Withdrawn materials are marked “discarded” and may be sold to the public at the Friends’ book sales. All items, regardless of medium, not selected for inclusion in the book sales, may be donated to suitable organizations or disposed of as recycled waste regulations permit.
Resources
Recognizing that budget levels will vary and may require a flexible approach to the addition of new materials during each budget year, it is the aim of the Libraries to budget 10% of the annual operating budget for the addition of new material to the collection.
The materials budget will be allocated across all formats and collections in a manner that provides sufficient resources to both the Main and Barney Library. General allocations of resources will be reviewed by the Executive Director with the Board annually.

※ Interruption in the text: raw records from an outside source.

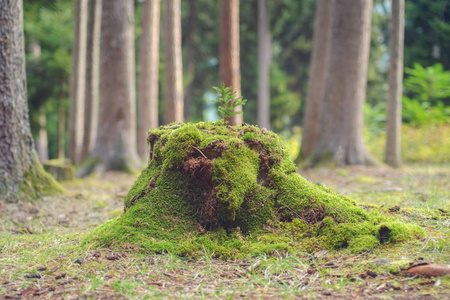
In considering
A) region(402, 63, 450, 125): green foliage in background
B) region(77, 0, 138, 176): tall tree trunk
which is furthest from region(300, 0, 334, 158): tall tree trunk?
region(77, 0, 138, 176): tall tree trunk

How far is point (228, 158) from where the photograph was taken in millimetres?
3180

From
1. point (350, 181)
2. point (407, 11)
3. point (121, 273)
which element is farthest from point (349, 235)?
point (407, 11)

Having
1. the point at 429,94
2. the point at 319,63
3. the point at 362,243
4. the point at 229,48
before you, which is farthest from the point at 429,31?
the point at 362,243

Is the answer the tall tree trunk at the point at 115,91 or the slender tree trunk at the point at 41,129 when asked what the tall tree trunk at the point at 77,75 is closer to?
the tall tree trunk at the point at 115,91

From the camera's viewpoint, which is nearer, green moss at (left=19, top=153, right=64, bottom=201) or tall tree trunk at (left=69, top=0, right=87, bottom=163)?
green moss at (left=19, top=153, right=64, bottom=201)

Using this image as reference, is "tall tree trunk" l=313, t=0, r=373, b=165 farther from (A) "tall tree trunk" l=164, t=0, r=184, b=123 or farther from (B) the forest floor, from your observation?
(B) the forest floor

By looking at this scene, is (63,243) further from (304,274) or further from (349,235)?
(349,235)

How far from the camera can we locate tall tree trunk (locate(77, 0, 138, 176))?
387 inches

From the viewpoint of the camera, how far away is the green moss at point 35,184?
5078 millimetres

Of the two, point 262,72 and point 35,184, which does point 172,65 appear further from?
point 262,72

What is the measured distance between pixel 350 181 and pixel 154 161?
4.70 metres

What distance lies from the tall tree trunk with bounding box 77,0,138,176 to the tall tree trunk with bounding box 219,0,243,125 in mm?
2661

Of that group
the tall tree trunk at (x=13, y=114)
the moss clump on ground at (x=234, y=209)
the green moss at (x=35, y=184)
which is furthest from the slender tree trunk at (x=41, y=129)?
the moss clump on ground at (x=234, y=209)

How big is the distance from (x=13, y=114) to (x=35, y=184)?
3.54 feet
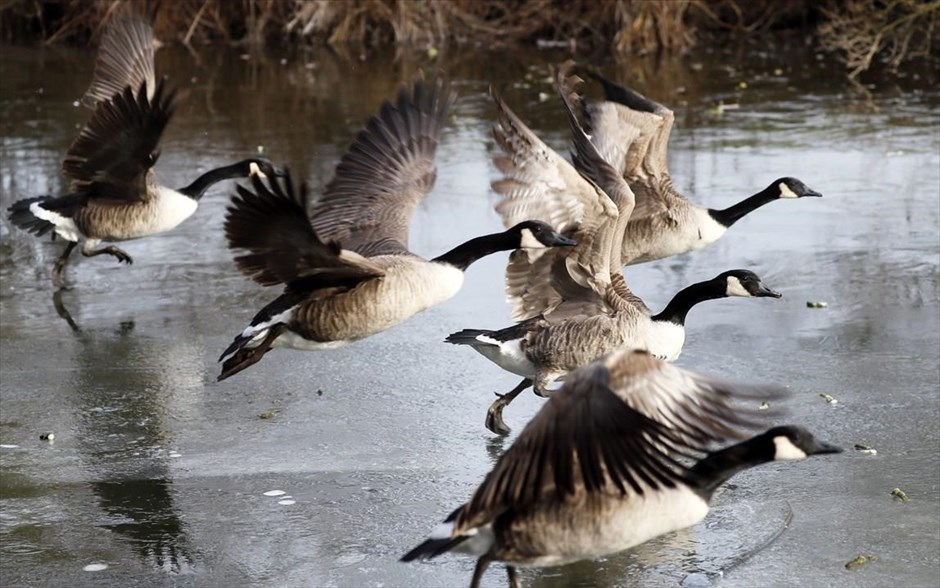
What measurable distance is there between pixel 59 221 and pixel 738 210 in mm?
4095

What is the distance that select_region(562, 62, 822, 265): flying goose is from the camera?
743cm

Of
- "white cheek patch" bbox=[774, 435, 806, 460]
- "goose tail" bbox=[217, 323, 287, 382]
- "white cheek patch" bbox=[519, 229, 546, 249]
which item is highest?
"white cheek patch" bbox=[519, 229, 546, 249]

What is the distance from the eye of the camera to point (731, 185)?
988 centimetres

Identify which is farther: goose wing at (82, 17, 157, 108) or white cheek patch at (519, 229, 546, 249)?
goose wing at (82, 17, 157, 108)

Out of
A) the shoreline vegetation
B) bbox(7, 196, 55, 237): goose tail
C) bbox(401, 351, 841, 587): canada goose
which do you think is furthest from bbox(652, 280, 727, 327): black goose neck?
the shoreline vegetation

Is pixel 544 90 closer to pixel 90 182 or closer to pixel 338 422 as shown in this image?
pixel 90 182

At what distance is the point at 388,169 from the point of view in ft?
22.9

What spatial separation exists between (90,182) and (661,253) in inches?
138

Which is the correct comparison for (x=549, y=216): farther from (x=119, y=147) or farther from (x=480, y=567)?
(x=119, y=147)

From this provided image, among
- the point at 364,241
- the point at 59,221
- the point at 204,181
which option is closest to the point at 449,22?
the point at 204,181

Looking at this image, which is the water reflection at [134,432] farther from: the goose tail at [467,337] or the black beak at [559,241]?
the black beak at [559,241]

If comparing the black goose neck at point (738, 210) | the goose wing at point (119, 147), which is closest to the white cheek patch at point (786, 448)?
the black goose neck at point (738, 210)

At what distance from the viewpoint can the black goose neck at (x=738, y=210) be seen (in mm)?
7594

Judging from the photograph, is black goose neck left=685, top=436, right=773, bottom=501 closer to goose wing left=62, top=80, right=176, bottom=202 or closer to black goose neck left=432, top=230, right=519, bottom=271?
black goose neck left=432, top=230, right=519, bottom=271
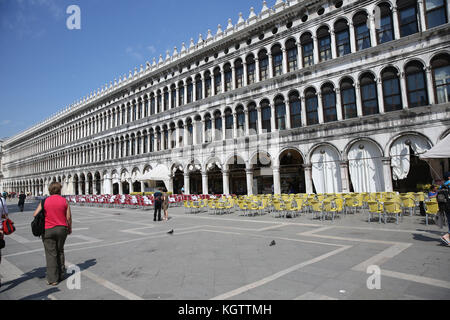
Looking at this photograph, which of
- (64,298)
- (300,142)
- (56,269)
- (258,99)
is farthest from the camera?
(258,99)

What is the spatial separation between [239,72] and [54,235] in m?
25.3

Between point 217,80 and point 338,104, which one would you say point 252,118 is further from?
point 338,104

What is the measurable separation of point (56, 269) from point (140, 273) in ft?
4.89

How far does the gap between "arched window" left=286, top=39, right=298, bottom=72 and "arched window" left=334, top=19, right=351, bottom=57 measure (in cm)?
350

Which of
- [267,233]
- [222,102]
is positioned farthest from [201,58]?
[267,233]

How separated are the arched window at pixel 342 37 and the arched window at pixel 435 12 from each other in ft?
16.2

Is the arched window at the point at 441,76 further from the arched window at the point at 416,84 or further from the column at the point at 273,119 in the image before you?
the column at the point at 273,119

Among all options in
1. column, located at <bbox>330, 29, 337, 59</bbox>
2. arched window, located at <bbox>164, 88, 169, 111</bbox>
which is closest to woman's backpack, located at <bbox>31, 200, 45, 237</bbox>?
column, located at <bbox>330, 29, 337, 59</bbox>

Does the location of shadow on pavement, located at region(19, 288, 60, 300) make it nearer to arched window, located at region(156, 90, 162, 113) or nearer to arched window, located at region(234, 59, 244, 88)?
arched window, located at region(234, 59, 244, 88)

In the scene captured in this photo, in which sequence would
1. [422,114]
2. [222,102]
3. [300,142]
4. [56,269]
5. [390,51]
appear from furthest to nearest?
[222,102], [300,142], [390,51], [422,114], [56,269]

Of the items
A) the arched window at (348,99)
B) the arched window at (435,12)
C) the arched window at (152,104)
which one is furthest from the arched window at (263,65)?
the arched window at (152,104)

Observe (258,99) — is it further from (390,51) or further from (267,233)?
(267,233)

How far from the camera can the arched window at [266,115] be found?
82.0ft
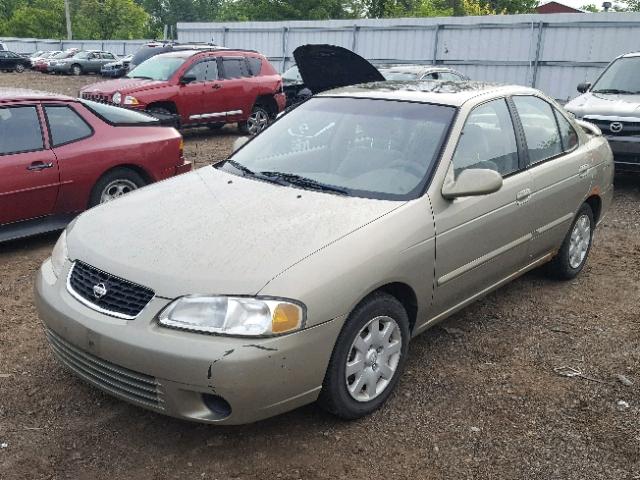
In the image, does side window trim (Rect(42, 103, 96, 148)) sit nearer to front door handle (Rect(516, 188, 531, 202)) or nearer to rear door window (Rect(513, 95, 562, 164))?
rear door window (Rect(513, 95, 562, 164))

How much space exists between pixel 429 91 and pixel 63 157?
11.1ft

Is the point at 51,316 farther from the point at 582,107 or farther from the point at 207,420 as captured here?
the point at 582,107

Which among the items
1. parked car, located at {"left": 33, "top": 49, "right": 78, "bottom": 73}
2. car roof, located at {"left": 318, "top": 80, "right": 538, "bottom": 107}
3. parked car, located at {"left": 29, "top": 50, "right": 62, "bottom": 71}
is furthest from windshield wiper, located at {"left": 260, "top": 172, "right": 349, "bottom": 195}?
parked car, located at {"left": 29, "top": 50, "right": 62, "bottom": 71}

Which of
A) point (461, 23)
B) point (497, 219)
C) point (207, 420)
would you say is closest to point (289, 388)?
point (207, 420)

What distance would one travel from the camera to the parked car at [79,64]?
34.5 meters

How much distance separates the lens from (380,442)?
3.15 m

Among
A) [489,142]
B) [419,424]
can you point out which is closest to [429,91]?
[489,142]

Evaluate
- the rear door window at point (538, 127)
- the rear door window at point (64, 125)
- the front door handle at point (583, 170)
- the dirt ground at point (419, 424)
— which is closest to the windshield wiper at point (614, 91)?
the front door handle at point (583, 170)

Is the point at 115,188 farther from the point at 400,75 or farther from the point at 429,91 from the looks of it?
the point at 400,75

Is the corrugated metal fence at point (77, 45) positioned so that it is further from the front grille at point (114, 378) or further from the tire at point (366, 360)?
the tire at point (366, 360)

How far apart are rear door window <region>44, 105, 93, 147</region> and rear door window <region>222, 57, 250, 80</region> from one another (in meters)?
7.40

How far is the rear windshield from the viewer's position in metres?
6.32

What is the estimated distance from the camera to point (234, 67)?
13.3 metres

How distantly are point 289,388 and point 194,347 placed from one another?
0.47 m
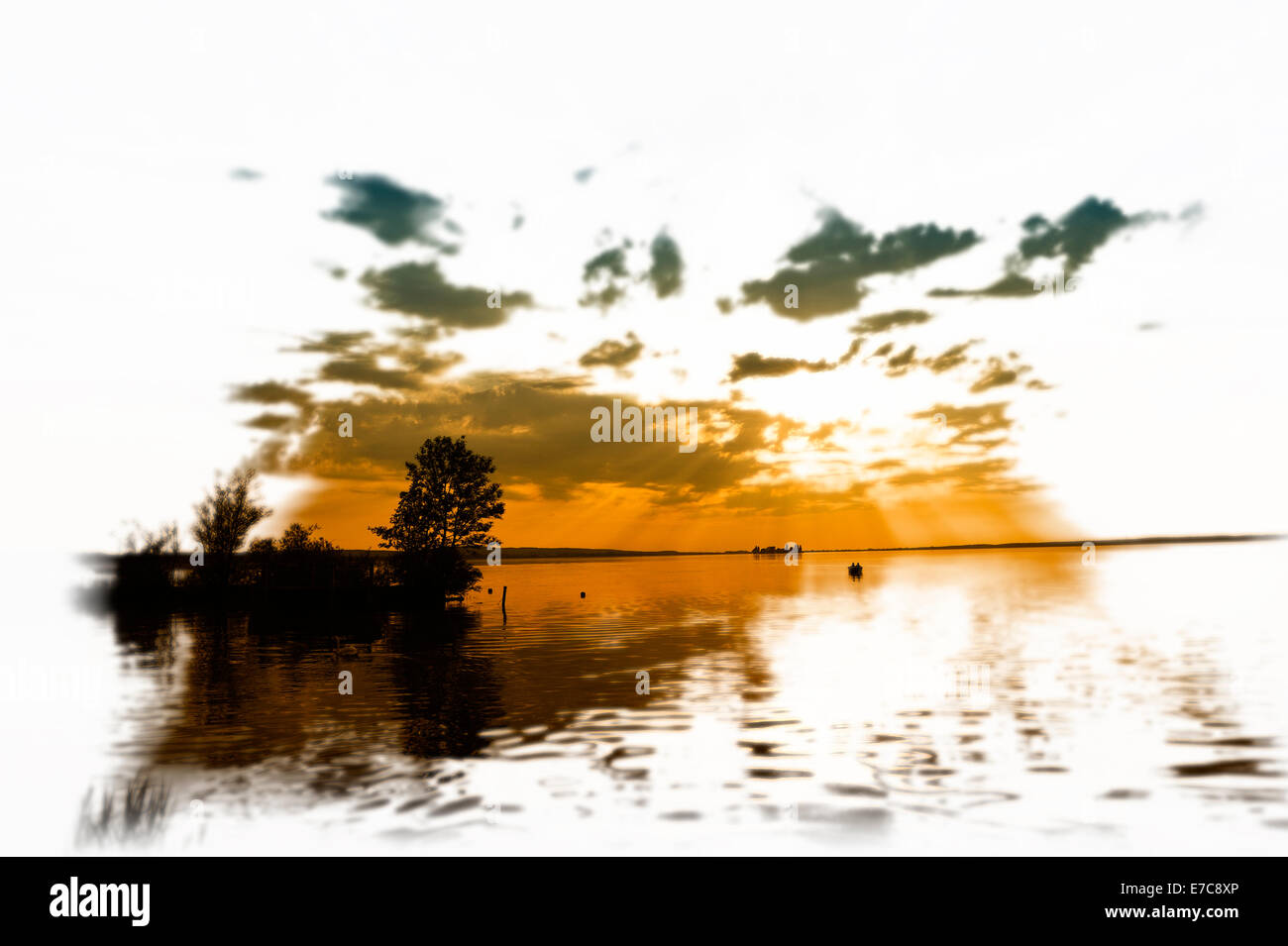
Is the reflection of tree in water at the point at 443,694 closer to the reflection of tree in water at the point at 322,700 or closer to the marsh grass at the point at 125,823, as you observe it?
the reflection of tree in water at the point at 322,700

The Farmington Libraries cannot purchase all materials requested; the Libraries extend their resources through cooperation with other libraries and networks. Library staff may suggest borrowing items from other libraries in the LCI Consortium or Interlibrary Loan sources such as FindITCT.org for items not included in the collection and will initiate a patron hold or interlibrary loan as requested.
Gifts/Donations
The Libraries welcome gifts of books and other materials for the collection and apply to them the same standards of selection that govern purchases. Gift materials are accepted with the understanding that those that meet the Libraries’ selection criteria may be retained, and those that do not may be redistributed to the Friends of the Farmington Libraries for sale, to other non-profit organizations, or may be disposed of in any way the Libraries deem appropriate. No conditions may be imposed relating to any gift after its acceptance by the Libraries. For more information about donations to the Libraries, see our Gift and Donation Policy on our website.
Intellectual Freedom and Controversial Material
The Farmington Libraries fully endorse the principles documented in the Library Bill of Rights, the Freedom to View Statement, and the Freedom to Read Statement of the American Library Association. Materials available in the library present a diversity of viewpoints, enabling patrons to make the informed choices necessary in a democracy.
The Libraries also select a wide variety of library materials that satisfy the diverse interests of our community. The Libraries uphold the right of the individual to access resources, even if the content may be controversial, unorthodox, or unacceptable to some. The Libraries’ varied collection is available to all; however, it is not expected that every item in the collection will appeal to everyone.
Library Material Review and Reconsideration
The Farmington Libraries recognize the importance of hearing from the public regarding material selection. Farmington and Unionville residents may request reconsideration of library materials, displays or programs in accordance with our Review and Reconsideration Policy, available on our website.